Interesting results. I ran some tests to see if I could quantify the price you could expect for the limit orders (using prior close) filled at the open. How many get filled at the open=prior close limit. I got 23%. How many get filled below the limit, since the stock opens lower than the prior close limit? I got 72% filled below the open. The amount below the open for these averaged 1.49%. The average is 1.15% for all the trades filled at the open.

I think the test is meaningful even if it was one system. There were 2200 trades over 5 years with 54% filled at the open, 34% at the low and 12% not filled - remarkably close to Rob’s results for the overall market.

All of this seems to suggest to me that using a limit order set at the prior close greatly reduces or maybe eliminates the slippage I thought was inherent in the difference between the prior close and the open prices in the market. I get slippage less than 0% (-.41) using the data/insights above and weighted averages from below:

Todays open <= yesterdays close - negative slippage for 52.7% of trades of -1.15%
Todays low <= yesterdays close - no slippage for 35.8% of trades. Slippage = 0%. Market comes to your limit.
Todays open and low > yesterdays close - slippage for 11.5% of trades of 1.82%, if you buy at the close today. Slippage = .21% (1.82 * .115, this may be a bit off since the 1.82 is the open to close not prior close to close)

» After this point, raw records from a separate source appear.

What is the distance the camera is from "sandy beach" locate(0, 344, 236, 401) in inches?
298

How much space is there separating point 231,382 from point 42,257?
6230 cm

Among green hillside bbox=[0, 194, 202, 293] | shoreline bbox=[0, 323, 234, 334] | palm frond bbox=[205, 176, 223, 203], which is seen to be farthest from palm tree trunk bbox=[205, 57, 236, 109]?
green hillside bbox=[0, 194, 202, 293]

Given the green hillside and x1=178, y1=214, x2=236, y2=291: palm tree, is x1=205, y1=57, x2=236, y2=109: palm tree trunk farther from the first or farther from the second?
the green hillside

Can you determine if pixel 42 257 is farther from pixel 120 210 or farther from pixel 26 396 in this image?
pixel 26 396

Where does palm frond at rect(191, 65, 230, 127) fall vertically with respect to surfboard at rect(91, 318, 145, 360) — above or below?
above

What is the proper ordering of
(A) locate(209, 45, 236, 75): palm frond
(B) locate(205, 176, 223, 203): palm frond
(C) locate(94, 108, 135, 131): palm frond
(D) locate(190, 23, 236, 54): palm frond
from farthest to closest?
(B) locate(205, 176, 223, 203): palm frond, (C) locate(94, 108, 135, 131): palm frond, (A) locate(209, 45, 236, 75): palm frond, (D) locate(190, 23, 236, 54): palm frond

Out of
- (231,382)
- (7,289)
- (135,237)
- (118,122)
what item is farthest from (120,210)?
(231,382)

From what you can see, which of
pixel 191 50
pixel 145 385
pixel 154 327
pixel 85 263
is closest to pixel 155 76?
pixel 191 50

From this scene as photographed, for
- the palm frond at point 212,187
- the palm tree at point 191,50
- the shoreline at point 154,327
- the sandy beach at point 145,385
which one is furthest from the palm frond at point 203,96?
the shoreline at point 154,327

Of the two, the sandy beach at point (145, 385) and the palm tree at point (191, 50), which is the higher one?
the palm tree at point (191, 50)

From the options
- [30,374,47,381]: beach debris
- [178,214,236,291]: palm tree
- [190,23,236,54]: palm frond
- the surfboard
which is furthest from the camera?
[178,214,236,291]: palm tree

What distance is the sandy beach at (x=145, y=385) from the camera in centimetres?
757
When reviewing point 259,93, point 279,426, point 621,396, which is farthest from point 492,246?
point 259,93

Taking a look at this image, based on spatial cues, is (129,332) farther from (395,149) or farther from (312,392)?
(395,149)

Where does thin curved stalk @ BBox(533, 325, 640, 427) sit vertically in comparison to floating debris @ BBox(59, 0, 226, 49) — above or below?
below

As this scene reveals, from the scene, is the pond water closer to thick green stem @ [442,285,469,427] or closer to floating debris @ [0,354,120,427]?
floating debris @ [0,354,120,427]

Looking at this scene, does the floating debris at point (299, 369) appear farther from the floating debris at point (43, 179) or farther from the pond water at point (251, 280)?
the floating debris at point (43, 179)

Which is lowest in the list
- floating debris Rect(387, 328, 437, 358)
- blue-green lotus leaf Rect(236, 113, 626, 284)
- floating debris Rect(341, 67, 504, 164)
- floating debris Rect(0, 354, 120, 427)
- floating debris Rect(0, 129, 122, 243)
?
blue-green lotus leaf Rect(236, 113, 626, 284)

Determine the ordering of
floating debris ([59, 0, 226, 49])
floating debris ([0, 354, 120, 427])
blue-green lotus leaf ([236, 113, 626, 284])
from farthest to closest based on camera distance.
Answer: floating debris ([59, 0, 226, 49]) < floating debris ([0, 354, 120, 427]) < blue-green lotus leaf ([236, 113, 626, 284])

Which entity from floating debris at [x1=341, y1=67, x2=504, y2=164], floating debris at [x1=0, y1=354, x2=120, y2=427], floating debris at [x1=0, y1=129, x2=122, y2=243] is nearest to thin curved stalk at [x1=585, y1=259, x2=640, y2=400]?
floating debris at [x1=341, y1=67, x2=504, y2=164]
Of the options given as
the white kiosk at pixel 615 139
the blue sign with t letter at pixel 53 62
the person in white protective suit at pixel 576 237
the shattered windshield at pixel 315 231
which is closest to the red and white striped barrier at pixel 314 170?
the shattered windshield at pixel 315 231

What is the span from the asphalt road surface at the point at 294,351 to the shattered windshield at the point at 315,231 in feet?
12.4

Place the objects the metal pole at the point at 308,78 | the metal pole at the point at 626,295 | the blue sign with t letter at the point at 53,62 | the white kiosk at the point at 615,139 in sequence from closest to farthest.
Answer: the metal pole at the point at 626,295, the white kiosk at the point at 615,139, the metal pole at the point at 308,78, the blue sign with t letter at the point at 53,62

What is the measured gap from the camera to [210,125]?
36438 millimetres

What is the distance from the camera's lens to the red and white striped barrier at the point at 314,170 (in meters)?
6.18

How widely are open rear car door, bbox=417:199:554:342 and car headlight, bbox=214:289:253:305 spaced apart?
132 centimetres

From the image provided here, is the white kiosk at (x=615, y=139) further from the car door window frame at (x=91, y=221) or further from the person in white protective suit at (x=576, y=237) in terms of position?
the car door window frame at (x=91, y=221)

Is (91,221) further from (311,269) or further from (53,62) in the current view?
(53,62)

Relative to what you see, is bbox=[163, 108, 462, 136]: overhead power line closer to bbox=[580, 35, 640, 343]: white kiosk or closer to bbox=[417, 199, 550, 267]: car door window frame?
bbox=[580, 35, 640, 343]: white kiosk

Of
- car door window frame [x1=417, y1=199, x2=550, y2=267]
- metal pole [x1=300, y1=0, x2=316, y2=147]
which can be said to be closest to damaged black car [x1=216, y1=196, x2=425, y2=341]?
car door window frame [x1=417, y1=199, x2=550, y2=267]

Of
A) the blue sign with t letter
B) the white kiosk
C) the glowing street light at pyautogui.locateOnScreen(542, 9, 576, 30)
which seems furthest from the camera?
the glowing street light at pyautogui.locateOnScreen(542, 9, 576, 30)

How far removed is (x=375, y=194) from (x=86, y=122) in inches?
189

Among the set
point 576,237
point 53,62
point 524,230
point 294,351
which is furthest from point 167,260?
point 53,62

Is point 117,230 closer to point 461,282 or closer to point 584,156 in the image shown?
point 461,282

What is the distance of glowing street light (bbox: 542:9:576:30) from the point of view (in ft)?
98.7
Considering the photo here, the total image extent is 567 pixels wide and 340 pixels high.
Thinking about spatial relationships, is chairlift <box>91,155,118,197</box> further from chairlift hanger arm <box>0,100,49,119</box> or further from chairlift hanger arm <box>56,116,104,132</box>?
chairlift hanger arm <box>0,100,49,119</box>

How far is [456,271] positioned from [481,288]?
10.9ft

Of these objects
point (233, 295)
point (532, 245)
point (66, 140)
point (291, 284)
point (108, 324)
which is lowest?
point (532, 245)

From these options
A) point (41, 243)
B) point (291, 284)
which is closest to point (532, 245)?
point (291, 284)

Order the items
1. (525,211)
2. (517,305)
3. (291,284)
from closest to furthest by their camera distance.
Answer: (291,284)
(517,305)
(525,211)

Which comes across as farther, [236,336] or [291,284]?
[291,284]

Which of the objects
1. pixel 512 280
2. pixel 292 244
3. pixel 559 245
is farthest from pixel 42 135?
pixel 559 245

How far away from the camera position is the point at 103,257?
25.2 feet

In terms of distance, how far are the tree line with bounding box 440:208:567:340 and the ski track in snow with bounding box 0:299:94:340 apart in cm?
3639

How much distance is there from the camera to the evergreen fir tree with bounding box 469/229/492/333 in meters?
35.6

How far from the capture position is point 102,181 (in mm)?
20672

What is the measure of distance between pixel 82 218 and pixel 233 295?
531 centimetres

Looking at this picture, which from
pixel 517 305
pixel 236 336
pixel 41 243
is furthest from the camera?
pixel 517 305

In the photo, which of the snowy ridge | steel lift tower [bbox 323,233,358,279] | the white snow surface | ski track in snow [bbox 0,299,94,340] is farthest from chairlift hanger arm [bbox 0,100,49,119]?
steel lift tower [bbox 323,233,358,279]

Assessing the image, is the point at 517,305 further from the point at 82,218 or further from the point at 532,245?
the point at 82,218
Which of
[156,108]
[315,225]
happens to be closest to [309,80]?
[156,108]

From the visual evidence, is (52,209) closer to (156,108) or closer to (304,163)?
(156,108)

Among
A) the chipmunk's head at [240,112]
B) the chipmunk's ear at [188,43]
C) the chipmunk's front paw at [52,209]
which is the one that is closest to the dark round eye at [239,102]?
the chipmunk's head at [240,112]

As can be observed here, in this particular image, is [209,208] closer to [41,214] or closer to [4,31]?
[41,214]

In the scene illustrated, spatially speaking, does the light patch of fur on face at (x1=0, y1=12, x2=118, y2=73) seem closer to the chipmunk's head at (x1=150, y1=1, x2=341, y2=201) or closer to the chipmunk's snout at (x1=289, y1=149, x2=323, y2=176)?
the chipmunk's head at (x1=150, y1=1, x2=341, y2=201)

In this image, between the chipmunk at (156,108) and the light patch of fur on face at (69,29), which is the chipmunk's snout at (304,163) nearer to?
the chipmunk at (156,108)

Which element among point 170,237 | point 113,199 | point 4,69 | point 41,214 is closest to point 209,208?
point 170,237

Maybe slippage is our inability to trade perfectly rather than market issues one can’t overcome? A word of caution. I don’t think slippage will not be a factor and I would suggest to anyone that slippage of .25% to .5% is wise when running sims. As this discussion has evolved, I do think there are insights that are valuable. For example, I never tried to quantify the benefit of a lower open when using a prior close limit order, Buying 1.15% lower than my target on 54% of the trades is a big deal to me.